▶ BRANO FORNITO:
+ + + +

25 aprile per non dimenticare


Eravamo alle nostre case, ai nostri lavori, alla vita ordinaria. Siamo stati richiamati dalla piazza e dal rumore dei conflitti. Abbiamo udito, per troppo tempo individui disgustosi e immeritevoli fare sfregio della nostra Terra e monopolio del nome luminoso della Libertà. È giunto per noi il momento di serrare nuovamente tutte le fila, forti del nostro pensiero ideale e sicuri del nostro braccio di guerrieri e lavoratori. 
Il 18 dicembre 1922 a Torino le squadre di Pietro Brandimarte per vendicare la morte di due camerati, danno il via ad una feroce rappresaglia ancor oggi ricordata come “la strage di Torino”. Molti operai vengono aggrediti nelle loro case, bastonati di fronte ai loro familiari, altri vengono caricati sui camion e crivellati di colpi in riva al Po, nei prati della Barriera di Nizza, sulle strade della collina. Fra gli undici “sovversivi” trucidati dalle camicie nere ricordiamo l’anarchico Pietro Ferrero, che era stato due anni prima uno dei promotori e degli organizzatori dell’occupazione delle fabbriche a Torino nella sua qualità di segretario della F.I.O.M. torinese. Pietro Ferrero viene catturato e dopo essere stato colpito selvaggiamente, viene legato per i piedi ad un camion e trascinato a lungo per i viali di Torino; il suo corpo ormai irriconoscibile viene abbandonato ai piedi della statua di Vittorio Emanuele II ed è identificato grazie ad una tessera della Croce Verde. Miglior fortuna ebbe l’anarchico Probo Mari, attivista dell’U.S.I. torinese, portato in riva al Po dai fascisti che gli legarono le mani dietro alla schiena e lo gettarono nel fiume. Mari riuscì però a raggiungere la riva e a farsi ricoverare in ospedale.

+ + + +

▶ RECORD FORNITI:

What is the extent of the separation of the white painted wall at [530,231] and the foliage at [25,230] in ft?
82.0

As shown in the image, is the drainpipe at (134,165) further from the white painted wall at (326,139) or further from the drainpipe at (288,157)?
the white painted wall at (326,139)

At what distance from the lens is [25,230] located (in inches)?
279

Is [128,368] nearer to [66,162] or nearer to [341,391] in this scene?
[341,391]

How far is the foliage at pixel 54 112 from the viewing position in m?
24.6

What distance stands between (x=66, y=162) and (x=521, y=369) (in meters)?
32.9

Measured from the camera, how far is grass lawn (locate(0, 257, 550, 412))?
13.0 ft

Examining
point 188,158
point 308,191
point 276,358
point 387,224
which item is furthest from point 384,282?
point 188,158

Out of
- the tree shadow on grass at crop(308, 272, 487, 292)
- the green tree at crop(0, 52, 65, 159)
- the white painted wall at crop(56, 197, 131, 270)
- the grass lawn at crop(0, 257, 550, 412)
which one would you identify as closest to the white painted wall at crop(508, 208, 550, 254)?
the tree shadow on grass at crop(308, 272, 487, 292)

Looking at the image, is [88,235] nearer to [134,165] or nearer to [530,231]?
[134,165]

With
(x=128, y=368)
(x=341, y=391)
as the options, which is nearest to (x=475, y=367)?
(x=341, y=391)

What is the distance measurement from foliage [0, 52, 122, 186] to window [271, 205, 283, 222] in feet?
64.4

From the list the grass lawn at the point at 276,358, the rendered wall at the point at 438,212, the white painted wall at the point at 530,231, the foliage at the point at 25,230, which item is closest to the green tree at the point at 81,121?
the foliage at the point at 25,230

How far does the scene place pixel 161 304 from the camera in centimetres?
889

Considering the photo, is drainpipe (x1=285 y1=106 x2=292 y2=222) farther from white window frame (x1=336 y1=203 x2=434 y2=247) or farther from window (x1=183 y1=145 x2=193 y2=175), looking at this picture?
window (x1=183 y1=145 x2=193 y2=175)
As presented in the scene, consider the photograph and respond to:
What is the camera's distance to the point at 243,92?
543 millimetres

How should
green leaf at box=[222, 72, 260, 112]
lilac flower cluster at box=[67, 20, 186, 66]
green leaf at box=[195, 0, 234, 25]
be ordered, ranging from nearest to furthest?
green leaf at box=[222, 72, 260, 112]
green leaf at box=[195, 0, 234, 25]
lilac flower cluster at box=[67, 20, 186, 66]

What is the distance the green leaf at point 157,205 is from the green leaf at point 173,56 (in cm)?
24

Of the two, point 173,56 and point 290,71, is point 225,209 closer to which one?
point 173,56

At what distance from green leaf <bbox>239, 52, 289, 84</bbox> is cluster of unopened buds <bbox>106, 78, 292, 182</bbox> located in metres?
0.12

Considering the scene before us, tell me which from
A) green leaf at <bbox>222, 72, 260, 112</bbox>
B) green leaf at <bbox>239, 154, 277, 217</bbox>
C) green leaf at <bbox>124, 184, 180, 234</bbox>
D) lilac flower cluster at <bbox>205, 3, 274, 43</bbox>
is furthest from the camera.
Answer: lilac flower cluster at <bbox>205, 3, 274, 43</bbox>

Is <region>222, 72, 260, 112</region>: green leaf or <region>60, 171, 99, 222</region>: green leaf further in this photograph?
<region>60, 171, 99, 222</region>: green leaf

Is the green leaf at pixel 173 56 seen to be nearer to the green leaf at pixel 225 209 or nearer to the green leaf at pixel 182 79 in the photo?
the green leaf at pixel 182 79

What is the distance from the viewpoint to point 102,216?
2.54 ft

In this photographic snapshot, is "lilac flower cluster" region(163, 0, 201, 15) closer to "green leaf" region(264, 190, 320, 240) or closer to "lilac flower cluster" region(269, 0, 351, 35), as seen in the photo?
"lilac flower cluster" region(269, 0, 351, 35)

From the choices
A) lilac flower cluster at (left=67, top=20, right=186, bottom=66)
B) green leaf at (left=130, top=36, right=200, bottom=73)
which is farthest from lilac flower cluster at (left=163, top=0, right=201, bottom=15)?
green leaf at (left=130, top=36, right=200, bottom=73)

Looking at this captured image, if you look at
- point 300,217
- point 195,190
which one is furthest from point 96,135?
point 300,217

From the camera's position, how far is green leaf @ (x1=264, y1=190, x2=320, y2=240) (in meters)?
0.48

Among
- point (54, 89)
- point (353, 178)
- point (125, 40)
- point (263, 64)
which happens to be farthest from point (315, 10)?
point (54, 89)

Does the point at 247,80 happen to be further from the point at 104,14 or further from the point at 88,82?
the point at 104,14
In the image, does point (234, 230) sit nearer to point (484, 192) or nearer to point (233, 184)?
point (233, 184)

+ + + +

▶ ATTIVITÀ DA SVOLGERE:
- A) Nel brano sulla strage di Torino, per quale motivo le squadre di Pietro Brandimarte scatenarono la rappresaglia del 18 dicembre 1922? Rispondi con una o tre frasi al massimo.
- B) Trascrivi dal brano sulla strage di Torino il passo che comincia con "25 aprile per" e si chiude con "guerrieri e lavoratori.".
I record provengono da un'altra fonte.

▶ RISPOSTE PER ATTIVITÀ:
- A) Le squadre di Pietro Brandimarte diedero il via alla rappresaglia per vendicare la morte di due camerati.

- B)
25 aprile per non dimenticare


Eravamo alle nostre case, ai nostri lavori, alla vita ordinaria. Siamo stati richiamati dalla piazza e dal rumore dei conflitti. Abbiamo udito, per troppo tempo individui disgustosi e immeritevoli fare sfregio della nostra Terra e monopolio del nome luminoso della Libertà. È giunto per noi il momento di serrare nuovamente tutte le fila, forti del nostro pensiero ideale e sicuri del nostro braccio di guerrieri e lavoratori.